▸ **SOURCE DATA**
+===+

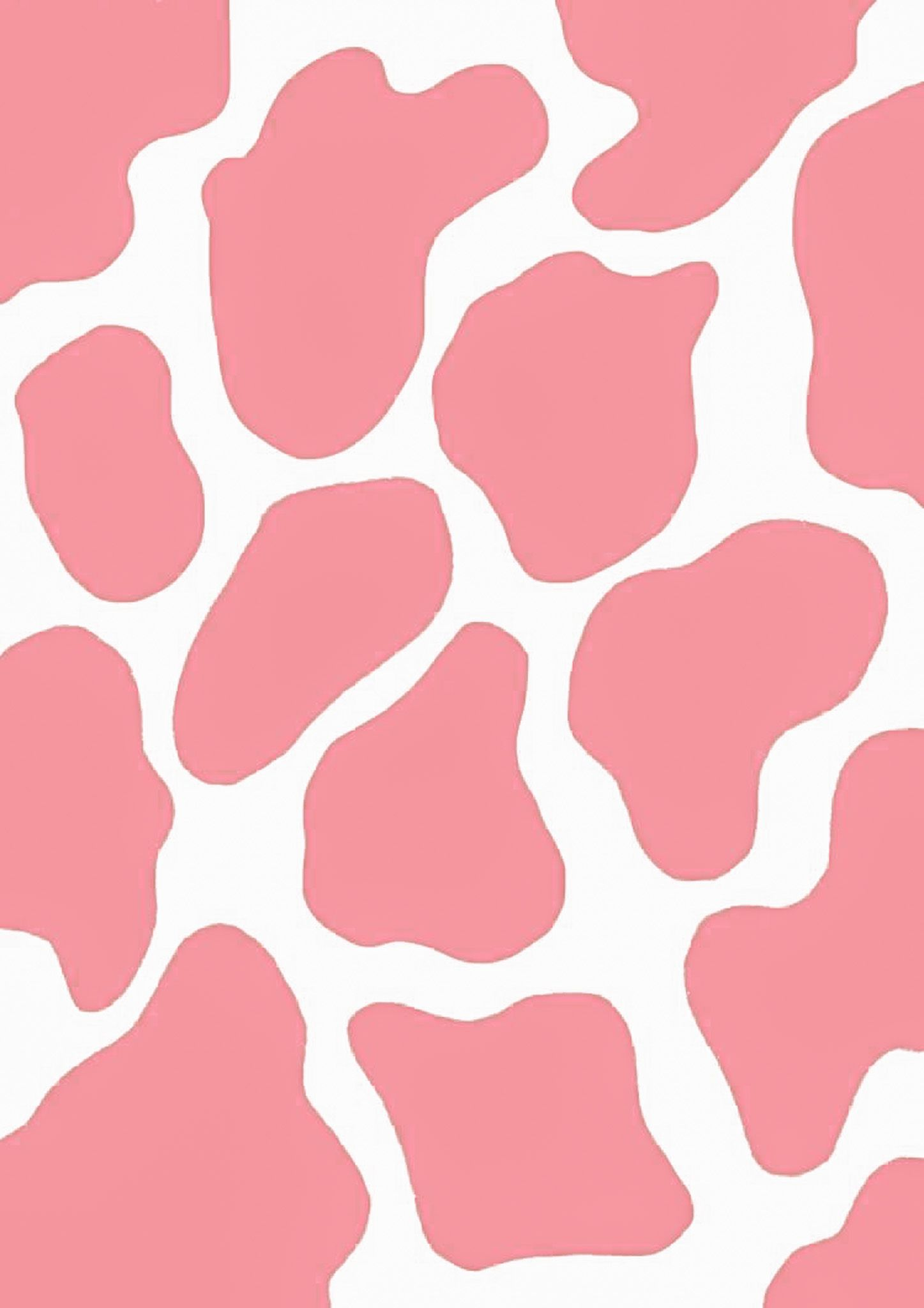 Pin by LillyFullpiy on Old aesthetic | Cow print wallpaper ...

+===+

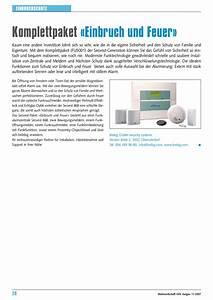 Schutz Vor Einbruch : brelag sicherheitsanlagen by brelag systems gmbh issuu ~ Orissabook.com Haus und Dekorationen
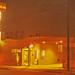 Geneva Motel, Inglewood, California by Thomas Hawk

+===+

▸ **EXERCISE**
Reproduce the lines above beginning at the line that contains "Schutz Vor Einbruch" and ending at the line that contains "Geneva Motel, Inglewood, California". No pictures.

▸ **SOLUTION TO THIS TASK**
 Schutz Vor Einbruch : brelag sicherheitsanlagen by brelag systems gmbh issuu ~ Orissabook.com Haus und Dekorationen
 Geneva Motel, Inglewood, California by Thomas Hawk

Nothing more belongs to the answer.